February 2021 employment law letter
Authors: 
Rebecca Seguin-Skrabucha, Bodman PLC

The U.S. 6th Circuit Court of Appeals (whose rulings apply to all Michigan employers) recently clarified how the Fair Labor Standards Act (FLSA) exemption for educational programs should be applied when some duties don’t fall within the educational purpose.

Facts

Cosmetology students at the Douglas J Institute were afforded “a true salon setting” in which to undergo their training, including the opportunity to provide supervised cosmetology services individually and in groups.
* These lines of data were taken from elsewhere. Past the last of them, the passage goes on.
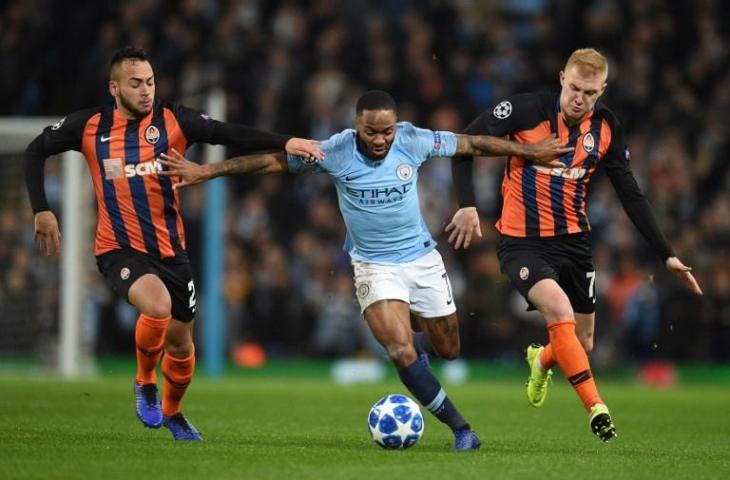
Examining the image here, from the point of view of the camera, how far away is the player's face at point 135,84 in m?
8.60

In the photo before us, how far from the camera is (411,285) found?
340 inches

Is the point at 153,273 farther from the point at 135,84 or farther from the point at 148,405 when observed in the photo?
the point at 135,84

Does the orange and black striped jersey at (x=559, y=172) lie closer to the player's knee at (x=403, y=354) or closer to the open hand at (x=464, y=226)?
the open hand at (x=464, y=226)

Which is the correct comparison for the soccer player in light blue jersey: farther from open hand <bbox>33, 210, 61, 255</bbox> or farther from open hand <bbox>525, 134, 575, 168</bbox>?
open hand <bbox>33, 210, 61, 255</bbox>

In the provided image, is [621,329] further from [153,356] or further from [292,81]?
[153,356]

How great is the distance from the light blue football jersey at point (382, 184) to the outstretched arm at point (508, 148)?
0.09 m

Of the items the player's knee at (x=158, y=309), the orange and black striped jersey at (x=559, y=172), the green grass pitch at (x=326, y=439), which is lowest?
the green grass pitch at (x=326, y=439)

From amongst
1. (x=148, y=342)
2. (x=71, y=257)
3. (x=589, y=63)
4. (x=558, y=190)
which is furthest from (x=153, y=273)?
(x=71, y=257)

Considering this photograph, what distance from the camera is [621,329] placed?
17266 mm

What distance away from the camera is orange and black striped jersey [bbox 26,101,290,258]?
8.67 meters

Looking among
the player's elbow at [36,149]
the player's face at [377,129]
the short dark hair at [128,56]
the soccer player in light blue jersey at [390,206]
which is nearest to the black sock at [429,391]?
the soccer player in light blue jersey at [390,206]

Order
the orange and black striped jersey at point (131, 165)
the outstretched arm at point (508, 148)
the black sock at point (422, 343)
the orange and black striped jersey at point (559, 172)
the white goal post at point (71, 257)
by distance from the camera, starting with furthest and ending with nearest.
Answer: the white goal post at point (71, 257)
the black sock at point (422, 343)
the orange and black striped jersey at point (559, 172)
the orange and black striped jersey at point (131, 165)
the outstretched arm at point (508, 148)

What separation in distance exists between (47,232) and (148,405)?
127cm

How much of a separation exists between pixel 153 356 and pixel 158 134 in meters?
1.39
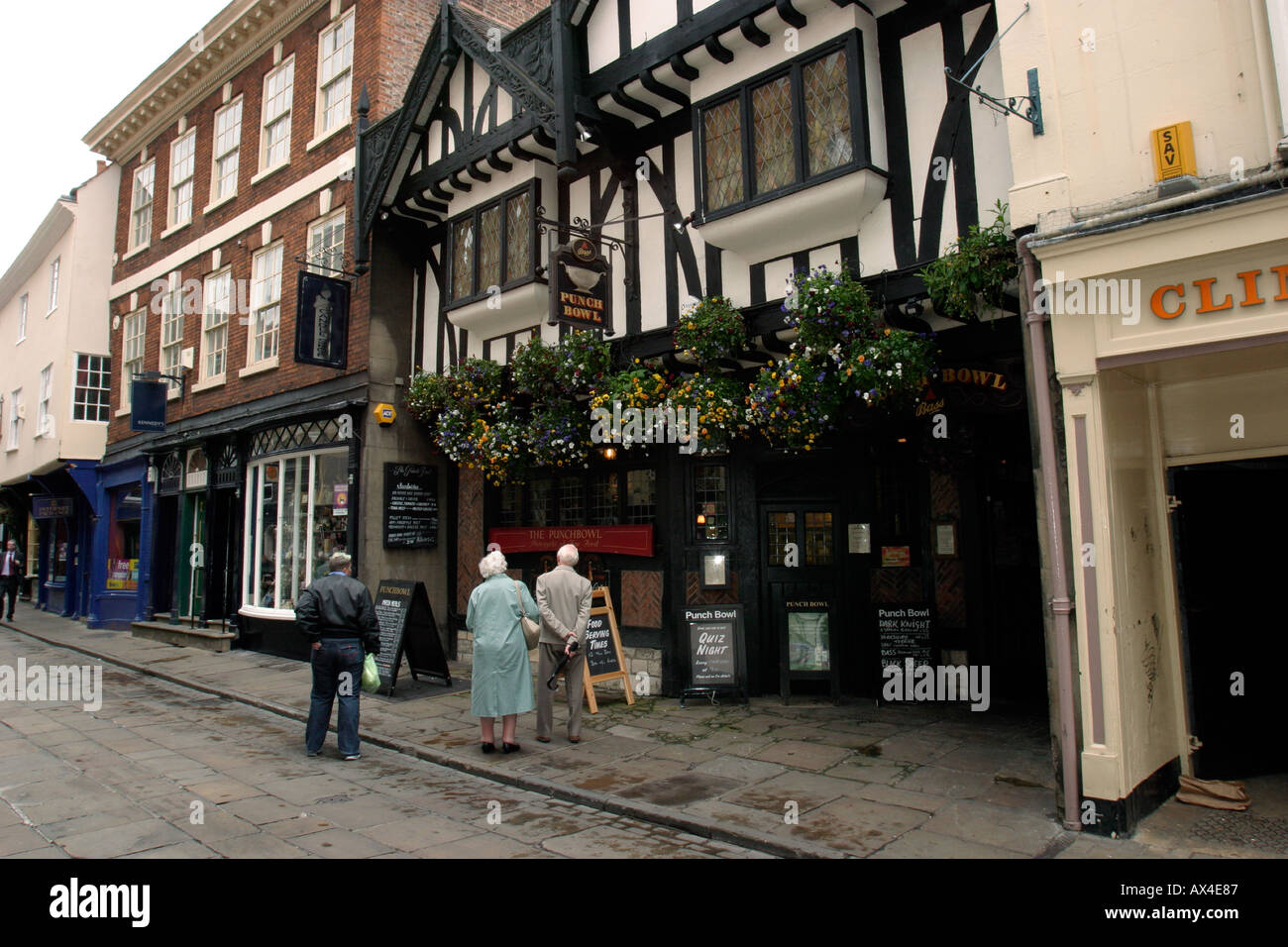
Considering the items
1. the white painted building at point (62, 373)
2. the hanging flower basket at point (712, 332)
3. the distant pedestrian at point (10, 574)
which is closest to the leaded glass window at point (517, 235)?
the hanging flower basket at point (712, 332)

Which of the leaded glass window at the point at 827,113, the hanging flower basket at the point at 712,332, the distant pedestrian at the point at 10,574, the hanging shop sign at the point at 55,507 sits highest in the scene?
the leaded glass window at the point at 827,113

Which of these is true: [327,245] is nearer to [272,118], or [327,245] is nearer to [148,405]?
[272,118]

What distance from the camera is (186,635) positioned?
15391 mm

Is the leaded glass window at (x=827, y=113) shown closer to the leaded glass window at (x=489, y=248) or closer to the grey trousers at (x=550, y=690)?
the leaded glass window at (x=489, y=248)

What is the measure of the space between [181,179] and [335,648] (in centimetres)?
1494

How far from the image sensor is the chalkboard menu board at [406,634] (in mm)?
10102

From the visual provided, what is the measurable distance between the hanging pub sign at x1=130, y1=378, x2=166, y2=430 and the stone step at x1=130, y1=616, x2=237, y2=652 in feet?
13.7

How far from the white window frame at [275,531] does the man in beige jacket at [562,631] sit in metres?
5.52

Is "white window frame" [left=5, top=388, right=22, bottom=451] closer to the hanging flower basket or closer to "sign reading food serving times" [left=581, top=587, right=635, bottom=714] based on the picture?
"sign reading food serving times" [left=581, top=587, right=635, bottom=714]

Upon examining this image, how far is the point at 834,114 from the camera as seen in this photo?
299 inches

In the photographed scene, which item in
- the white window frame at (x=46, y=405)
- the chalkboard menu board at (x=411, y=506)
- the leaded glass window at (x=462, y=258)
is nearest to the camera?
the leaded glass window at (x=462, y=258)

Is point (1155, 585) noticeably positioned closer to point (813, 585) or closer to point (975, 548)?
point (975, 548)

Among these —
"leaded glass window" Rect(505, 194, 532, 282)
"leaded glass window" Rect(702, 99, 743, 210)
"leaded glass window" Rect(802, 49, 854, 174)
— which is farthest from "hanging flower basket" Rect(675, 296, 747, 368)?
"leaded glass window" Rect(505, 194, 532, 282)
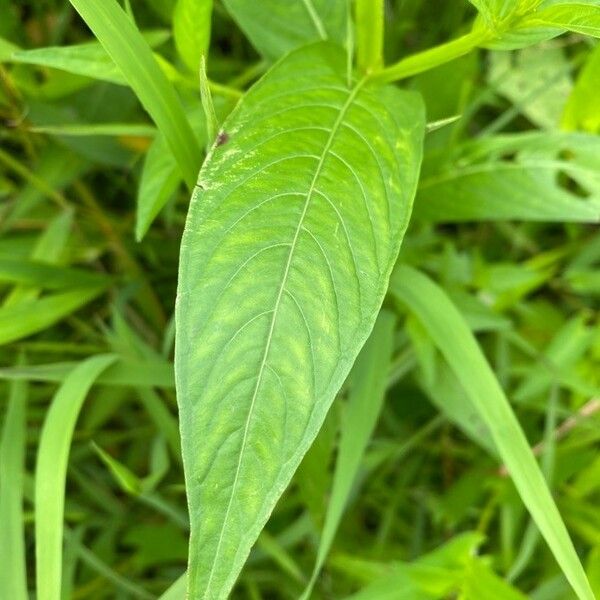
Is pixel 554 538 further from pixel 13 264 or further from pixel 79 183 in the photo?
pixel 79 183

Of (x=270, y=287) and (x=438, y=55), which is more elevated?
(x=438, y=55)

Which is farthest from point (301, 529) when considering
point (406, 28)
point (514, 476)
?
point (406, 28)

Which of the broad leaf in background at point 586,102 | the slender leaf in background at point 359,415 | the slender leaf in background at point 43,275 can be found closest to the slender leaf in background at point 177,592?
the slender leaf in background at point 359,415

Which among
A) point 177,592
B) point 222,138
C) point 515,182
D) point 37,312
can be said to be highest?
point 222,138

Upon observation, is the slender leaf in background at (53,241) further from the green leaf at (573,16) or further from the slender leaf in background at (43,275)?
the green leaf at (573,16)

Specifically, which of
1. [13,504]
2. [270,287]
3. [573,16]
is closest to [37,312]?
[13,504]

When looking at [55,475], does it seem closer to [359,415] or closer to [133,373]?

They also were expected, however, to perform cleaning and janitorial activities, such as doing laundry, restocking shelves, and washing dishes.

The students, who spent up to four hours a day on the extraneous tasks, argued they should be paid for the time because the work itself was unrelated to their studies and specifically excluded from the Douglas J Institute curriculum and the state training requirements.

Court weighs in

The primary issue before the 6th Circuit was whether the cosmetology students were employees under the FLSA, which would entitle them to payment for the hours worked. The Act defines “employee” as “any individual employed by an employer,” and “employ” as to suffer or permit to work.

Courts use an economic reality test to decipher whether the relationship is one of employment, and there’s no presumption that students, even at vocational schools, are automatically excluded from an employee classification.